To be able to solve for the energy levels, since we don’t know the exact eigenstates, we will use the eigenstates of the hydrogen atom instead as our orthonormal basis. Recall that the hydrogen atom’s eigenstates are parametrized by quantum numbers \(n, \ell, m\) and are given by:

\[ \psi_{n, \ell, m}(r,\theta ,\varphi )={\sqrt {{\left({\frac {2}{na_{0}^{*}}}\right)}^{3}{\frac {(n-\ell -1)!}{2n(n+\ell )!}}}}\mathrm {e} ^{-\rho /2}\rho ^{\ell }L_{n-\ell -1}^{2\ell +1}(\rho )Y_{\ell }^{m}(\theta ,\varphi ) \]

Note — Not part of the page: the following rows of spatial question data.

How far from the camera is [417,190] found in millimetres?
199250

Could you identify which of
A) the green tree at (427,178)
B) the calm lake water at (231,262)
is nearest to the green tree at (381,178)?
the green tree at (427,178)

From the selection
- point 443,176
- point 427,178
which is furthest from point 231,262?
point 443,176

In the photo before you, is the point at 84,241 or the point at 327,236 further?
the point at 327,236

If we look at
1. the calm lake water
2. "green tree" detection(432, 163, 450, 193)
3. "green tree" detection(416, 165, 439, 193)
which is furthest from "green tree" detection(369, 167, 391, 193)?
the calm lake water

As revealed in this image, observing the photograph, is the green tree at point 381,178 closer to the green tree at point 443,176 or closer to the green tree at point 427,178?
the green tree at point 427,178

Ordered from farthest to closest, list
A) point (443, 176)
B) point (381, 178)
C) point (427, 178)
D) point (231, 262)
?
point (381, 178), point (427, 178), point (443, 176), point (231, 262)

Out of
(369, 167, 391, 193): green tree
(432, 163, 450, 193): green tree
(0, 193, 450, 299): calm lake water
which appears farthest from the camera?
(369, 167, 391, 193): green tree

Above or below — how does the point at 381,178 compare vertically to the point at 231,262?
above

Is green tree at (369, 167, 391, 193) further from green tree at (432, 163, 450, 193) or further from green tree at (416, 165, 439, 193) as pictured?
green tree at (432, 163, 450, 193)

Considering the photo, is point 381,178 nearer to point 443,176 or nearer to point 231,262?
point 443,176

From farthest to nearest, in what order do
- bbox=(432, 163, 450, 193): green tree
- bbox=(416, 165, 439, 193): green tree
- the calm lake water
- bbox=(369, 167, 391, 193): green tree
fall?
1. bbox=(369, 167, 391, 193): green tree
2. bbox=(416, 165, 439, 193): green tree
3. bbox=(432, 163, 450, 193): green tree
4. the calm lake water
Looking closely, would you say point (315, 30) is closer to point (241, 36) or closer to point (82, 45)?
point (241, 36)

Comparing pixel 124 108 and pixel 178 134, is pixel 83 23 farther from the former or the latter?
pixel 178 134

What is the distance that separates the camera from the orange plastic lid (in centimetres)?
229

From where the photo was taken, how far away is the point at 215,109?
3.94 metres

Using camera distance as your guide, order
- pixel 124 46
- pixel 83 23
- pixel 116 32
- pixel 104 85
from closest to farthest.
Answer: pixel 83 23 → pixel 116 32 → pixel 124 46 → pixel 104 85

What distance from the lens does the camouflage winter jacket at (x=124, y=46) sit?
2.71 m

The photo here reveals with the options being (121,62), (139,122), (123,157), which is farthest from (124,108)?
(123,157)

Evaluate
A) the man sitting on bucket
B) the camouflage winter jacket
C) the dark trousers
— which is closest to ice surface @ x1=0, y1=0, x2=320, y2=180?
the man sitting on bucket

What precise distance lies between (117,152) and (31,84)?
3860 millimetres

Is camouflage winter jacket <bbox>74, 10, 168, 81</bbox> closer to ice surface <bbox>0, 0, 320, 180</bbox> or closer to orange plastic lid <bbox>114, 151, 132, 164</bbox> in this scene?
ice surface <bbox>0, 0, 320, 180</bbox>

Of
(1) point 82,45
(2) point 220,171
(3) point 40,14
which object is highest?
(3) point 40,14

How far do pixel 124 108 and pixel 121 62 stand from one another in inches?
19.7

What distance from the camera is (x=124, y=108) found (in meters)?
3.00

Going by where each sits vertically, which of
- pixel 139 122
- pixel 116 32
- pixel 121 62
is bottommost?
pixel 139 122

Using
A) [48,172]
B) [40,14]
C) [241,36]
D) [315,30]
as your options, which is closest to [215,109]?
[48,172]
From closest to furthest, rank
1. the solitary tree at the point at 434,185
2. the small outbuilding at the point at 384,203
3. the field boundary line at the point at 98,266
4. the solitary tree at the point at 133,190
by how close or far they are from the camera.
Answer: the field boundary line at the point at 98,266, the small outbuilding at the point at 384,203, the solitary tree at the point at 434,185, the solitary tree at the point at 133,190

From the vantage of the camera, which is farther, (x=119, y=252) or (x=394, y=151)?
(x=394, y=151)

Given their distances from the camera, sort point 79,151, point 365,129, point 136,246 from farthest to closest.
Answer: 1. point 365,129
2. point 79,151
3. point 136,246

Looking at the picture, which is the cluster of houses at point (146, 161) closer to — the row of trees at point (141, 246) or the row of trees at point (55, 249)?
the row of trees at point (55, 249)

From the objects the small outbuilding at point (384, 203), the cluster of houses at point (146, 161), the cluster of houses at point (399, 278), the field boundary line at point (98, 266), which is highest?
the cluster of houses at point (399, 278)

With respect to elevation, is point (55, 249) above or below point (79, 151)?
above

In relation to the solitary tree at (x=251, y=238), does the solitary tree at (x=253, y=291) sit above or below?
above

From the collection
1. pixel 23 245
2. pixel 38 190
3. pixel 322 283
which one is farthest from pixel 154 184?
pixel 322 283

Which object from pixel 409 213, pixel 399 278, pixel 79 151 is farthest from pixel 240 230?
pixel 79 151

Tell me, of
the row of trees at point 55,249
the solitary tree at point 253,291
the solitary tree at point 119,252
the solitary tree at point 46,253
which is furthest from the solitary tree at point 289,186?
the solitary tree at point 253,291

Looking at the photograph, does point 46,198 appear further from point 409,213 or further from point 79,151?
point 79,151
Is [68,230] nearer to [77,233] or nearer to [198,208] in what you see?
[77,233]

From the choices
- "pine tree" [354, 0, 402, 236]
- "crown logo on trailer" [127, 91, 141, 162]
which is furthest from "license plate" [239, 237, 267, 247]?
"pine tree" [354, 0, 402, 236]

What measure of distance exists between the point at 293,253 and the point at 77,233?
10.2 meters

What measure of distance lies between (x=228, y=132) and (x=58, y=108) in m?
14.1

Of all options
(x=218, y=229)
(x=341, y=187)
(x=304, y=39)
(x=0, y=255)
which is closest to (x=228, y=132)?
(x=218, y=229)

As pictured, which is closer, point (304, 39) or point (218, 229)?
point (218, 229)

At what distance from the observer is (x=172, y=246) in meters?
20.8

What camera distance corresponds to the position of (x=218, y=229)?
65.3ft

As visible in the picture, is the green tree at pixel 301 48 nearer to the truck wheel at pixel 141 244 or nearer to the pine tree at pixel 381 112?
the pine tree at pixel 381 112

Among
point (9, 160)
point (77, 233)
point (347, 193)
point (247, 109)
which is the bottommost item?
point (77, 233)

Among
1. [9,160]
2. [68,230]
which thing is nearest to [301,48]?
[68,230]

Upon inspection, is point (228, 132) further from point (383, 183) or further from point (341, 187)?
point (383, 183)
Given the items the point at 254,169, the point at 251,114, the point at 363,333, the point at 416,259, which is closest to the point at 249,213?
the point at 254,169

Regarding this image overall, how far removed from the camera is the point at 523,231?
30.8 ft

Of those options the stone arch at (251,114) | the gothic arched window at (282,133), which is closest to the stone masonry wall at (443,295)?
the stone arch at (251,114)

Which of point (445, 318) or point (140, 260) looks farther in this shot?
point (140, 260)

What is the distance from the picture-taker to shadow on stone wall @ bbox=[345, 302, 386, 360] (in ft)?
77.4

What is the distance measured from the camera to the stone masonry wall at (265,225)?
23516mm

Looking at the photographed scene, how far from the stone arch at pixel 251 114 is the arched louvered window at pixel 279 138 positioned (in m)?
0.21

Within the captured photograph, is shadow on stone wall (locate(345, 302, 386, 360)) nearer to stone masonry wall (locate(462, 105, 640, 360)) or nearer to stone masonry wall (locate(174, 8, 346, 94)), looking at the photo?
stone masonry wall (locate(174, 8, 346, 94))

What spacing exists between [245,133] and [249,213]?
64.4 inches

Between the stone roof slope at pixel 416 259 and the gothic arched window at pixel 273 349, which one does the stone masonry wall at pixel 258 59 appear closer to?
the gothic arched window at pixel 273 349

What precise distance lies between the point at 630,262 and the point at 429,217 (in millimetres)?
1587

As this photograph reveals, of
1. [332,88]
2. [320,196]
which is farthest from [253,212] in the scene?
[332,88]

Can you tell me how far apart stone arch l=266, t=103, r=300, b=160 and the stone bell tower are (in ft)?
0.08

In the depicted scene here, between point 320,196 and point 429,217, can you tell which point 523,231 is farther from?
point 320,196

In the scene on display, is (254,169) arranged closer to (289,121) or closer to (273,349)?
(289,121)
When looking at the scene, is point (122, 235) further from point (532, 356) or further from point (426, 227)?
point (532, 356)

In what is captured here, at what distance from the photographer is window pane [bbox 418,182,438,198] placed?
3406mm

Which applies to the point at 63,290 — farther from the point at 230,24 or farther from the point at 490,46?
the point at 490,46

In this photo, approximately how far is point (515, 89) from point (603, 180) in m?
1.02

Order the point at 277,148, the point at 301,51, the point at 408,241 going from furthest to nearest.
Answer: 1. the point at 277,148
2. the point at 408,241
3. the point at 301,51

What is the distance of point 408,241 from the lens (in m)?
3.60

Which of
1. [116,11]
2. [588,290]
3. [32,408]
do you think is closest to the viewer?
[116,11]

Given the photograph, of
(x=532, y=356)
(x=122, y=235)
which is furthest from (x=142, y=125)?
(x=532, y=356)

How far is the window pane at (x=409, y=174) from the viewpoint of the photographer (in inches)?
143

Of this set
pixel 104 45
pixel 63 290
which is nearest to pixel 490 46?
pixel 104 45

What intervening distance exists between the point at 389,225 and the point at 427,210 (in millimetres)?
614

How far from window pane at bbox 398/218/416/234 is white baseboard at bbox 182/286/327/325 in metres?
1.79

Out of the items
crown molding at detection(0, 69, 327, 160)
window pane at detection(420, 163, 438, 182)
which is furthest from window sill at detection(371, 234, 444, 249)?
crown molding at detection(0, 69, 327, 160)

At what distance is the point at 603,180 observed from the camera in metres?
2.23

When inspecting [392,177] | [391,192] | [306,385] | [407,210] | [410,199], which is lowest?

Where \(a_0^*\) is the reduced Bohr radius, \(\rho = 2r / n a_0^*\), \(L(\rho)\) is a generalized Laguerre polynomial, and \(Y(\theta, \varphi)\) is a spherical harmonic. To be able to find the energy levels requires computing the diagonals of the matrix \(\langle \psi_k| \hat H |\psi_k\rangle\), which, in this case, becomes:

\[ E_k = \langle \psi_k| \hat H |\psi_k\rangle = \int_V \psi_{n, \ell, m} ~\hat H_\text{He} ~\psi_{n, \ell, m}^* dV \]

These integrals are considerably simplified by the orthogonality of the solutions to the hydrogen atom (since they form a complete orthonormal basis).